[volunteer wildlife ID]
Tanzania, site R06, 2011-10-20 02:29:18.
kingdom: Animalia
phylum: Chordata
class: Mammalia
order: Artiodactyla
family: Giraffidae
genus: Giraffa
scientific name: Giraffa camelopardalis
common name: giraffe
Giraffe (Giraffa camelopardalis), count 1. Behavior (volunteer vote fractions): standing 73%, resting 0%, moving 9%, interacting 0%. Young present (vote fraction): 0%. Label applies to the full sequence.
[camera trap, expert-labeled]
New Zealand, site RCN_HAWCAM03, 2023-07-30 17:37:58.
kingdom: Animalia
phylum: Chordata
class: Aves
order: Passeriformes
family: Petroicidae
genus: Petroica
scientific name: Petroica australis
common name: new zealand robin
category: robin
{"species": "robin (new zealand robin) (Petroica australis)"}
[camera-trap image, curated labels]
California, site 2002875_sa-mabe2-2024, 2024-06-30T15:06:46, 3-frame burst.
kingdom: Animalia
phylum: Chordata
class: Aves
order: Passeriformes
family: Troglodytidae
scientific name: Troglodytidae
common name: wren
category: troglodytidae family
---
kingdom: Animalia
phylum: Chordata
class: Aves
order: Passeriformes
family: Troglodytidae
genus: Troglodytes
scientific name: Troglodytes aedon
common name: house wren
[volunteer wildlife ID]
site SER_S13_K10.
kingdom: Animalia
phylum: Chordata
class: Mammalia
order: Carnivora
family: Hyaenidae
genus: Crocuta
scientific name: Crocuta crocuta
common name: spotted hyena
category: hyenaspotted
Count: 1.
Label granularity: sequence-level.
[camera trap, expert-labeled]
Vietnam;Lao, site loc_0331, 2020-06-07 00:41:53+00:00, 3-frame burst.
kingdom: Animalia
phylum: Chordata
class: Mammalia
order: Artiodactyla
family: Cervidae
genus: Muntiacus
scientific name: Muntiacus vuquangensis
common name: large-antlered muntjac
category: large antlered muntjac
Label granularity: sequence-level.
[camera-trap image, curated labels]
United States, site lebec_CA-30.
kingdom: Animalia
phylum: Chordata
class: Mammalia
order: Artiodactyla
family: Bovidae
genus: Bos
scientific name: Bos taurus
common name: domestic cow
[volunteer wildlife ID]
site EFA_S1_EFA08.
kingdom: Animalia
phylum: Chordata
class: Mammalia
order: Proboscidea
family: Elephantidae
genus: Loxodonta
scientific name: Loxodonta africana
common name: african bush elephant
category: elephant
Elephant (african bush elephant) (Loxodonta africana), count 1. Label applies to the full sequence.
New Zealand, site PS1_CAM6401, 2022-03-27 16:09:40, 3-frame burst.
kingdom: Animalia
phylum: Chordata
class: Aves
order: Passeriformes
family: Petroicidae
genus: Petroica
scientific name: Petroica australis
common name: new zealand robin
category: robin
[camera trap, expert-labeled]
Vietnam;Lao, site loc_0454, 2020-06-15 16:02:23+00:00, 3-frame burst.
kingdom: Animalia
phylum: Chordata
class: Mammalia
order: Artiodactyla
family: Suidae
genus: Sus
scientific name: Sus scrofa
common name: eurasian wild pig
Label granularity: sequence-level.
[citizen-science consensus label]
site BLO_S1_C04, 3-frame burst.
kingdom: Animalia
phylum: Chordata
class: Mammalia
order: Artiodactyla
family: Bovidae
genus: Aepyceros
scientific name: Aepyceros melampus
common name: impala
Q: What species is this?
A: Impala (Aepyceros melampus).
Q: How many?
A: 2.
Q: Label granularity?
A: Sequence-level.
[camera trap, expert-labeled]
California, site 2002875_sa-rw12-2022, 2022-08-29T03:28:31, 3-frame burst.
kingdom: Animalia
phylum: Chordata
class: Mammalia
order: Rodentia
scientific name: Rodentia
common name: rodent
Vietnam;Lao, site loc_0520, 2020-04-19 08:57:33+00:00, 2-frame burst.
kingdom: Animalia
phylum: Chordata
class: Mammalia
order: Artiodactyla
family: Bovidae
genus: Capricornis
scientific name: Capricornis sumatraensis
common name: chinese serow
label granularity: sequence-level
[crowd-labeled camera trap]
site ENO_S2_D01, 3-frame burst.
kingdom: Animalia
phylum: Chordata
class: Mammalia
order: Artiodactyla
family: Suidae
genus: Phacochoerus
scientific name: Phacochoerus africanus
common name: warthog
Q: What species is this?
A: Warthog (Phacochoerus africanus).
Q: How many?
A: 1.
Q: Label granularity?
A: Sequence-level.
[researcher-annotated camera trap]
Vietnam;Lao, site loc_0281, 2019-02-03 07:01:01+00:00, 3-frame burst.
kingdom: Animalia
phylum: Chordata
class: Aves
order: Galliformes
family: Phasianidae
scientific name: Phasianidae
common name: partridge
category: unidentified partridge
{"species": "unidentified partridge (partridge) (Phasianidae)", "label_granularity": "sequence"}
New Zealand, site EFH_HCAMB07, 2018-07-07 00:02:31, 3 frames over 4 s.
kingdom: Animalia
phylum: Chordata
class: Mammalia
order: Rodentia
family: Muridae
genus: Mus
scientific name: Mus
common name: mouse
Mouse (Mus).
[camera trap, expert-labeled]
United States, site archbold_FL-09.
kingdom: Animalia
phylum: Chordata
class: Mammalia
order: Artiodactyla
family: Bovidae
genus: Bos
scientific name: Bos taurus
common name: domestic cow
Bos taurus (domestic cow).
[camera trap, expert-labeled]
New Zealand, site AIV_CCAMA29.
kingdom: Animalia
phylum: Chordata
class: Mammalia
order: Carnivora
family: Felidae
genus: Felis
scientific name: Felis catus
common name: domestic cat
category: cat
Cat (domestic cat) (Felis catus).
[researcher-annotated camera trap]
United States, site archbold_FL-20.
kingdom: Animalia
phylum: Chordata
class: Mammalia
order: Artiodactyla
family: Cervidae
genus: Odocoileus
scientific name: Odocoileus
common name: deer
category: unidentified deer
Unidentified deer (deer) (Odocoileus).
* * *
Every entry above should be transcribed exactly and in full.

[volunteer wildlife ID]
Tanzania, site R06, 2011-10-20 02:29:18.
kingdom: Animalia
phylum: Chordata
class: Mammalia
order: Artiodactyla
family: Giraffidae
genus: Giraffa
scientific name: Giraffa camelopardalis
common name: giraffe
Giraffe (Giraffa camelopardalis), count 1. Behavior (volunteer vote fractions): standing 73%, resting 0%, moving 9%, interacting 0%. Young present (vote fraction): 0%. Label applies to the full sequence.
[camera trap, expert-labeled]
New Zealand, site RCN_HAWCAM03, 2023-07-30 17:37:58.
kingdom: Animalia
phylum: Chordata
class: Aves
order: Passeriformes
family: Petroicidae
genus: Petroica
scientific name: Petroica australis
common name: new zealand robin
category: robin
{"species": "robin (new zealand robin) (Petroica australis)"}
[camera-trap image, curated labels]
California, site 2002875_sa-mabe2-2024, 2024-06-30T15:06:46, 3-frame burst.
kingdom: Animalia
phylum: Chordata
class: Aves
order: Passeriformes
family: Troglodytidae
scientific name: Troglodytidae
common name: wren
category: troglodytidae family
---
kingdom: Animalia
phylum: Chordata
class: Aves
order: Passeriformes
family: Troglodytidae
genus: Troglodytes
scientific name: Troglodytes aedon
common name: house wren
[volunteer wildlife ID]
site SER_S13_K10.
kingdom: Animalia
phylum: Chordata
class: Mammalia
order: Carnivora
family: Hyaenidae
genus: Crocuta
scientific name: Crocuta crocuta
common name: spotted hyena
category: hyenaspotted
Count: 1.
Label granularity: sequence-level.
[camera trap, expert-labeled]
Vietnam;Lao, site loc_0331, 2020-06-07 00:41:53+00:00, 3-frame burst.
kingdom: Animalia
phylum: Chordata
class: Mammalia
order: Artiodactyla
family: Cervidae
genus: Muntiacus
scientific name: Muntiacus vuquangensis
common name: large-antlered muntjac
category: large antlered muntjac
Label granularity: sequence-level.
[camera-trap image, curated labels]
United States, site lebec_CA-30.
kingdom: Animalia
phylum: Chordata
class: Mammalia
order: Artiodactyla
family: Bovidae
genus: Bos
scientific name: Bos taurus
common name: domestic cow
[volunteer wildlife ID]
site EFA_S1_EFA08.
kingdom: Animalia
phylum: Chordata
class: Mammalia
order: Proboscidea
family: Elephantidae
genus: Loxodonta
scientific name: Loxodonta africana
common name: african bush elephant
category: elephant
Elephant (african bush elephant) (Loxodonta africana), count 1. Label applies to the full sequence.
New Zealand, site PS1_CAM6401, 2022-03-27 16:09:40, 3-frame burst.
kingdom: Animalia
phylum: Chordata
class: Aves
order: Passeriformes
family: Petroicidae
genus: Petroica
scientific name: Petroica australis
common name: new zealand robin
category: robin
[camera trap, expert-labeled]
Vietnam;Lao, site loc_0454, 2020-06-15 16:02:23+00:00, 3-frame burst.
kingdom: Animalia
phylum: Chordata
class: Mammalia
order: Artiodactyla
family: Suidae
genus: Sus
scientific name: Sus scrofa
common name: eurasian wild pig
Label granularity: sequence-level.
[citizen-science consensus label]
site BLO_S1_C04, 3-frame burst.
kingdom: Animalia
phylum: Chordata
class: Mammalia
order: Artiodactyla
family: Bovidae
genus: Aepyceros
scientific name: Aepyceros melampus
common name: impala
Q: What species is this?
A: Impala (Aepyceros melampus).
Q: How many?
A: 2.
Q: Label granularity?
A: Sequence-level.
[camera trap, expert-labeled]
California, site 2002875_sa-rw12-2022, 2022-08-29T03:28:31, 3-frame burst.
kingdom: Animalia
phylum: Chordata
class: Mammalia
order: Rodentia
scientific name: Rodentia
common name: rodent
Vietnam;Lao, site loc_0520, 2020-04-19 08:57:33+00:00, 2-frame burst.
kingdom: Animalia
phylum: Chordata
class: Mammalia
order: Artiodactyla
family: Bovidae
genus: Capricornis
scientific name: Capricornis sumatraensis
common name: chinese serow
label granularity: sequence-level
[crowd-labeled camera trap]
site ENO_S2_D01, 3-frame burst.
kingdom: Animalia
phylum: Chordata
class: Mammalia
order: Artiodactyla
family: Suidae
genus: Phacochoerus
scientific name: Phacochoerus africanus
common name: warthog
Q: What species is this?
A: Warthog (Phacochoerus africanus).
Q: How many?
A: 1.
Q: Label granularity?
A: Sequence-level.
[researcher-annotated camera trap]
Vietnam;Lao, site loc_0281, 2019-02-03 07:01:01+00:00, 3-frame burst.
kingdom: Animalia
phylum: Chordata
class: Aves
order: Galliformes
family: Phasianidae
scientific name: Phasianidae
common name: partridge
category: unidentified partridge
{"species": "unidentified partridge (partridge) (Phasianidae)", "label_granularity": "sequence"}
New Zealand, site EFH_HCAMB07, 2018-07-07 00:02:31, 3 frames over 4 s.
kingdom: Animalia
phylum: Chordata
class: Mammalia
order: Rodentia
family: Muridae
genus: Mus
scientific name: Mus
common name: mouse
Mouse (Mus).
[camera trap, expert-labeled]
United States, site archbold_FL-09.
kingdom: Animalia
phylum: Chordata
class: Mammalia
order: Artiodactyla
family: Bovidae
genus: Bos
scientific name: Bos taurus
common name: domestic cow
Bos taurus (domestic cow).
[camera trap, expert-labeled]
New Zealand, site AIV_CCAMA29.
kingdom: Animalia
phylum: Chordata
class: Mammalia
order: Carnivora
family: Felidae
genus: Felis
scientific name: Felis catus
common name: domestic cat
category: cat
Cat (domestic cat) (Felis catus).
[researcher-annotated camera trap]
United States, site archbold_FL-20.
kingdom: Animalia
phylum: Chordata
class: Mammalia
order: Artiodactyla
family: Cervidae
genus: Odocoileus
scientific name: Odocoileus
common name: deer
category: unidentified deer
Unidentified deer (deer) (Odocoileus).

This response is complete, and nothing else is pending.